Memory Sharing with CXL: Hardware and Software Design Approaches
Sunita Jain, Nagaradhesh Yeleswarapu, Hasan Al Maruf, Rita Gupta
TL;DR
The paper addresses the challenge of memory sharing in CXL-enabled systems across generations, highlighting the limitations of traditional tightly coupled CPU-memory architectures and the potential of CXL to enable memory pooling and sharing. It surveys software-only approaches (dual-headed topology, a custom framework, and OpenSHMEM-based PGAS) and hardware-assisted methods (dual-headed CXL Type-3 devices with hardware atomics and BI coherence), and discusses a hybrid snoop-filter strategy to balance precision and performance. It also analyzes trade-offs in sharing granularity and security, proposing hardware-assisted isolation and selective, region-based coherence to manage overhead and security risks. The work argues that combining software and hardware design is essential to unlock rack-scale memory sharing and near-data processing capabilities enabled by CXL 3.0, paving the way for Global Integrated Memory and memory-disaggregated architectures.
Abstract
Compute Express Link (CXL) is a rapidly emerging coherent interconnect standard that provides opportunities for memory pooling and sharing.
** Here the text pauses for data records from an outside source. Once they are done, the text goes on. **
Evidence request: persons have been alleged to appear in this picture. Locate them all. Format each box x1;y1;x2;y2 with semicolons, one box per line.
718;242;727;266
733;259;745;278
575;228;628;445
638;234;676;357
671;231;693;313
Memory sharing is a well-established software feature that improves memory utilization by avoiding unnecessary data movement. In this paper, we discuss multiple approaches to enable memory sharing with different generations of CXL protocol (i.e., CXL 2.0 and CXL 3.0) considering the challenges with each of the architectures from the device hardware and software viewpoint.